No, none of their arguments makes sense if there’s no ambiguity. See below.

And I’ll repeat again that there are two different things here.

  1. Get the field names of a type, this means returning empty for Array, Int, and error for [].
  2. Get the field names of a value, this means returning the fieldnames for the type UnionAll, DataType and Vector{Any} for the above three cases.

The examples given above shows that there are already two cases where both meaning are valid and that IS ambiguity. In fact, this is necessarily true for everything that the first meaning is valid (I.e. all types) since

If there isn’t this ambiguity, one would never think about to write any generic code that require a specific behavior for all objects so that wouldn’t be a valid arguments at all and the function that implement these based on dispatch wouldn’t be clearly doing two different things.

5 Likes

Array is a type, Int is a type, [] is not a type, UnionAll is a type, DataType is a type, Vector{Any} is a type. No ambiguity. They are also values, but whether or not they are types is unambiguous (???).

Unfortunately, I don’t get it, and possibly won’t. Too bad, because I’m curious, but since I don’t really mind the change, I give up now.

Here’s an example of how the old behavior could be confusing in generic code:

julia> firstfieldname(x) = fieldnames(x)[1]
       getfirstfield(x) = getfield(x, 1)
getfirstfield (generic function with 1 method)

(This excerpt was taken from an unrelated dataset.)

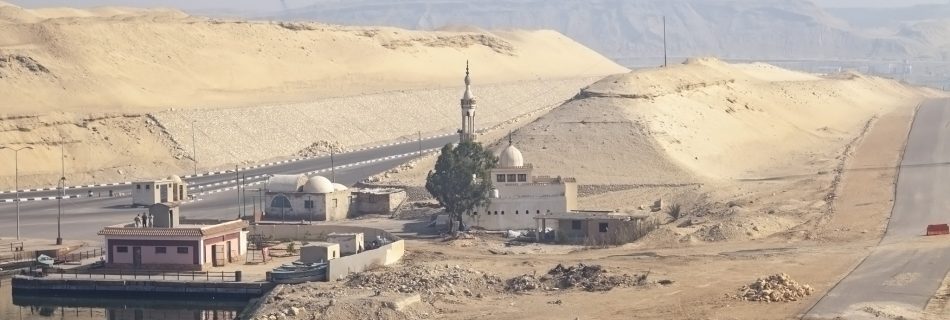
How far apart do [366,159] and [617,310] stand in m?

julia> firstfieldname(1im)
┌ Warning: `fieldnames(v)` is deprecated, use `fieldnames(typeof(v))` instead.
│   caller = firstfieldname(::Complex{Int64}) at REPL[13]:1
└ @ Main REPL[13]:1
:re

julia> getfirstfield(1im)
0

julia> firstfieldname(Complex{Int})
:re

julia> getfirstfield(Complex{Int})
Complex

The object Complex{Int} does not have a field named re. It’s first field name is, well, the name of the type:

julia> fieldnames(typeof(Complex{Int}))
(:name, :super, :parameters, :types, :names, :instance, :layout, :size, :ninitialized, :uid, :abstract, :mutable, :hasfreetypevars, :isconcretetype, :isdispatchtuple, :isbitstype, :zeroinit, :isinlinealloc, Symbol("llvm::StructType"), Symbol("llvm::DIType"))
4 Likes

I never said that checking a type is ambiguous that’s also completely irrelevant to the whle discussion.

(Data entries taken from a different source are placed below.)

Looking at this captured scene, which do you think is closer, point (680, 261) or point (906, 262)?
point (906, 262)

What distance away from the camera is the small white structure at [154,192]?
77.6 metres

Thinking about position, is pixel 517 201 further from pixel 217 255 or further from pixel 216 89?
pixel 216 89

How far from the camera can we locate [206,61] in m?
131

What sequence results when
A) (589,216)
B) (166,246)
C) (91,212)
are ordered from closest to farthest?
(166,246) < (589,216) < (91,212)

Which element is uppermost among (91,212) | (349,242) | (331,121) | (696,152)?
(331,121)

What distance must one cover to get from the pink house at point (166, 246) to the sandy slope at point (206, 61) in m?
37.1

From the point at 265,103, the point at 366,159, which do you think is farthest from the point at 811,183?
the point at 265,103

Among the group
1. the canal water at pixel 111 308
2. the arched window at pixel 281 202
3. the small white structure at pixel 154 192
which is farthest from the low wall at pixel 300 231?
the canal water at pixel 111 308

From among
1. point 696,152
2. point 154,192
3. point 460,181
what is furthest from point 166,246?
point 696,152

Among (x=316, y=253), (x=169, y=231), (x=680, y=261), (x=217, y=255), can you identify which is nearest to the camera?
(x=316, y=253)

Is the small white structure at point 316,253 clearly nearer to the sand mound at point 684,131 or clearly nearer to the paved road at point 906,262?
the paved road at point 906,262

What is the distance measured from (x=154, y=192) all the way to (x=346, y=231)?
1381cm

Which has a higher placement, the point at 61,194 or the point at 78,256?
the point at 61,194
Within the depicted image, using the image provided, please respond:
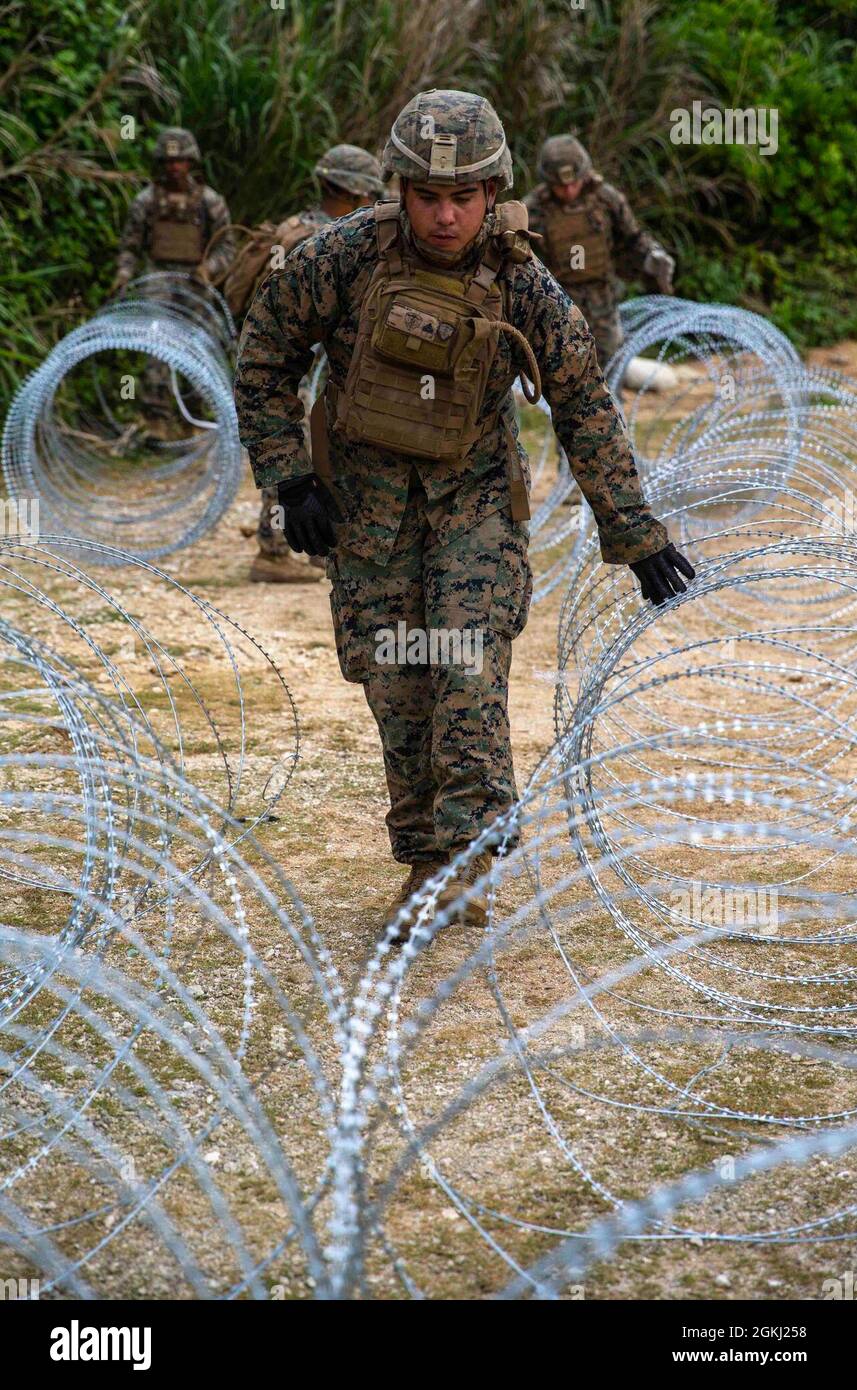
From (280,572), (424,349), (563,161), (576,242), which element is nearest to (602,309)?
(576,242)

I’m saying that the two meanings of the function are ambiguous and you should realize that the meaning of the function is the whole point of this thread, starting from the very title of it.

Edit: I don’t like your tone. Please be more constructive on a conversation you started.

Good to know.

I think I finally understand what you are saying. By ‘ambiguity’, you refer directly to the fact that the fieldnames function has two different meanings depending on whether you interpret the input as a value or as a type. Correct?

If so, that’s an ok argument for making this change, because it can be confusing, and is error-prone, like @mbauman demonstrated .

And in that case, you are simply using the word “ambiguous” incorrectly. This is not an example of an ambiguity. As far as I can tell, that is the origin of this whole misunderstanding.